**Document section**.
★ ★ ★ ★
$V$ is a $n$-dimensional Euclidean space with an inner product denoted by $(\quad,\quad)$. $\{{\alpha}_{1},{\alpha }_{2},\cdots,{\alpha}_{n}\}$ is a basis of $V.$ $({\alpha}_{i},{\alpha }_{j})\leq 0,i\ne j.$
Show that
1.
For every nonzero vector $\alpha=\sum_{i=1}^{n}{a}_{i}{\alpha}_{i}$ ,if $({\alpha}_{i},\alpha)\geq 0$ for every $i\in \{1,2,\cdots,n\}$ ,then $a_{i}\geq 0$ for every $i\in \{1,2,\cdots,n\}.$
2.
Let two different nonzero vectors
$\alpha=\sum_{i=1}^{n}{a}_{i}{\alpha}_{i},({\alpha}_{i},\alpha)\geq 0 $ for every $i\in \{1,2,\cdots,n\}$;
$\beta=\sum_{i=1}^{n}{b}_{i}{\alpha}_{i}$ , $({\alpha}_{i},\beta)\geq 0$ for every $i\in \{1,2,\cdots,n\}.$
If $\gamma= \sum_{i=1}^{n}{c}_{i}{\alpha}_{i} ,c_{i}=min\{a_{i},b_{i}\},$ then $({\alpha}_{i},\gamma)\geq 0$ for every $i\in \{1,2,\cdots,n\}.$
I want to prove 1. by induction on dimension $n$,but it seems complex to do so.
I have a proof here using induction. We first prove nothing catastrophic is happening (no induction for this step). Then use that to make a very clean induction using a well chosen subspace.
First we show that some coefficient must be positive.
Suppose all the coefficients were negative. Then we have $(\alpha_i,\alpha)\geq 0$ so $(a_i\alpha_i,\alpha)\leq 0$ for each $i$. Summing over $i$, we get $$ (\sum a_i\alpha_i,\alpha)=(\alpha,\alpha)\leq 0$$ But an inner product of a vector by itself must be non negative by definition of inner product. So $\alpha$ must be $0$, but this is a contradiction.
★ ★ ★ ★
**Source excerpt**.
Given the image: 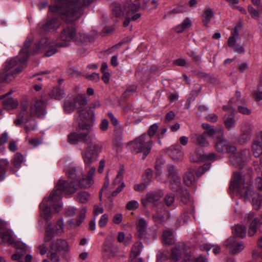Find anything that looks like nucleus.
★ ★ ★ ★
Continue the forum thread on the basis of a Euclidean space with nonpositive pairwise inner products from the point where it stops.

**Solved problem**.
Now onto the induction.
0 (and 1) dimensional space work trivially.
Assume it works for $n-1$ dimensional space. Furthermore, assume that $0\leq(\alpha_i, \alpha)$ for all $1\leq i\leq n$. We want to show each $a_i\geq 0$.
We already know that for some $j$ between $1$ and $n$ we have $a_j\geq 0$. Now we note that because $B=\{\alpha_1,...\alpha_n\}$ forms a basis, the set $B\setminus \{\alpha_j\}$ forms a basis for an $n-1$ dimensional subspace. Furthermore, we know that $\beta=\alpha -a_j\alpha_j$ is in this subspace. We want to show that $\beta$ and $B\setminus \{\alpha_j\}$ satisfy the inductive hypothesis.
Let $i\neq j$ we have $$(\alpha_i,\alpha -a_j\alpha_j)= (\alpha_i,\alpha) -a_j(\alpha_i,\alpha_j) \geq 0$$
So we satisfy the inductive hypothesis, so we know that for all $i\neq j$ we have $a_i\geq 0$. And we assumed that $a_j$ is positive.
And we're done!